Olympus Pen E-P1 compact camera can do fancy tricks

ByABC News
August 19, 2009, 11:33 PM

— -- It's not a digital SLR.

It's not a point-and-shoot.

And it certainly is not a pen!

Olympus' new Pen E-P1 camera is a nostalgic beauty, reminiscent of classic cameras from the 1960s, but with all the digital bells and whistles of modern technology. It represents a brand-new camera format "micro four thirds" developed by Olympus and Panasonic. Basically, it lets compact cameras behave more like expensive SLRs.

Love point-and-shoot cameras but wish you could use interchangeable lenses and accessory flashes? That's the point of the Pen E-P1, as well as Panasonic's recently released Lumix GH1.

They can handle cool SLR features, such as shooting in RAW, which is an uncompressed image that can be finely tuned. And they can shoot high-definition video with better quality than competitors', such as Pure Digital's Flip or most consumer video camcorders.

Panasonic's micro four thirds cameras came out first, starting with last year's Lumix G1. Olympus was a little late to the game, introducing the Pen in July. Not that the wait is hurting the company. Olympus reports that the Pen E-P1 is back-ordered at most stores but says it continues to ship them.

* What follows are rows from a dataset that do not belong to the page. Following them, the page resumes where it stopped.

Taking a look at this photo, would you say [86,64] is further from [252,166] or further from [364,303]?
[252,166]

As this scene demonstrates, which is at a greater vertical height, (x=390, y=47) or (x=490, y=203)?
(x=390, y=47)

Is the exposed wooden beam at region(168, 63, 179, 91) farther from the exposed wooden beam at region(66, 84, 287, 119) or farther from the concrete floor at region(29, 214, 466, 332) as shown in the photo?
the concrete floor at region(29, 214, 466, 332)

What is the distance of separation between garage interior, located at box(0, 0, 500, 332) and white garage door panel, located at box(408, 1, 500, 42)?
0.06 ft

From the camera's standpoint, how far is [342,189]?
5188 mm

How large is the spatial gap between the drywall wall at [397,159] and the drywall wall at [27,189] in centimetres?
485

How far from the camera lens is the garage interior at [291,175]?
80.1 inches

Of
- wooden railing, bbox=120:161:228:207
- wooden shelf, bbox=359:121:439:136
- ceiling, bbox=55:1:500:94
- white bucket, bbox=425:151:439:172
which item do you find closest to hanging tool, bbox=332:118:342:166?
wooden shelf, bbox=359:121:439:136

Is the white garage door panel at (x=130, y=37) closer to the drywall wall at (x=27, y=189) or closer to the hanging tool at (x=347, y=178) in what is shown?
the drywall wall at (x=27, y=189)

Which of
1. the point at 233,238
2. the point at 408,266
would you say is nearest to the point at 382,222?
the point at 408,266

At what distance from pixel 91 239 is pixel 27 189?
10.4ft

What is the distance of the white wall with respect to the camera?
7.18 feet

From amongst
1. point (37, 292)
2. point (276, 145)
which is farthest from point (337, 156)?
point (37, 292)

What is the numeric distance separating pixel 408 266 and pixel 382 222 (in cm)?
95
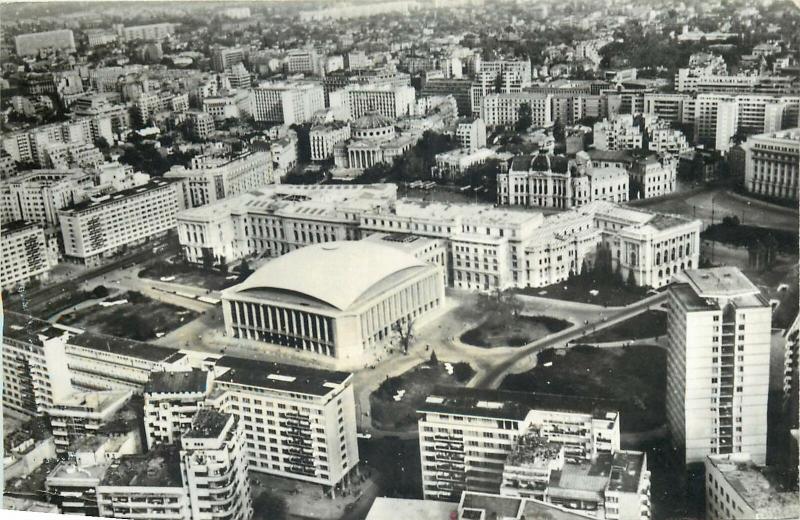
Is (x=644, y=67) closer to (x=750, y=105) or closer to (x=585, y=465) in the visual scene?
(x=750, y=105)

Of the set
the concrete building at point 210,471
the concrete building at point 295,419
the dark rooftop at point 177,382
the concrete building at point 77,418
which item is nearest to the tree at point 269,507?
the concrete building at point 295,419

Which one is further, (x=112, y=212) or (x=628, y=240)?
(x=112, y=212)

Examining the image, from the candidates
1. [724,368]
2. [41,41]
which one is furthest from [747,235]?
[41,41]

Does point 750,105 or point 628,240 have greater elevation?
point 750,105

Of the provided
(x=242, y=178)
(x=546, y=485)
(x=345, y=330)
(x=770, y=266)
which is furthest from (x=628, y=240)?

To make sophisticated cameras smaller, the companies eliminated the mirror used on digital SLRs to view images through an optical viewfinder. Instead, you must compose and focus a shot on the camera's LCD screen, as with a point-and-shoot. That's fine for indoor shooting. But in bright outdoor sun, it's hard to see the screen.

(Panasonic's cameras do have an electronic viewfinder, which essentially offers a video rendering of what you're looking at, rather than the accurate color view of an optical viewfinder.)

The good news is that the image sensor the most important part of the guts of the camera, which helps determine the ultimate quality is dramatically larger in micro four thirds cameras than in point-and-shoots.

The 12-megapixel E-P1 sells for $799 with a small zoom lens (equivalent to 35 mm to 75 mm in film-camera lingo). That's about on par with what you'd get from entry-level digital SLRs such as the Canon Digital Rebel EOS T1i or Nikon D5000, which start at $750 and $729, respectively.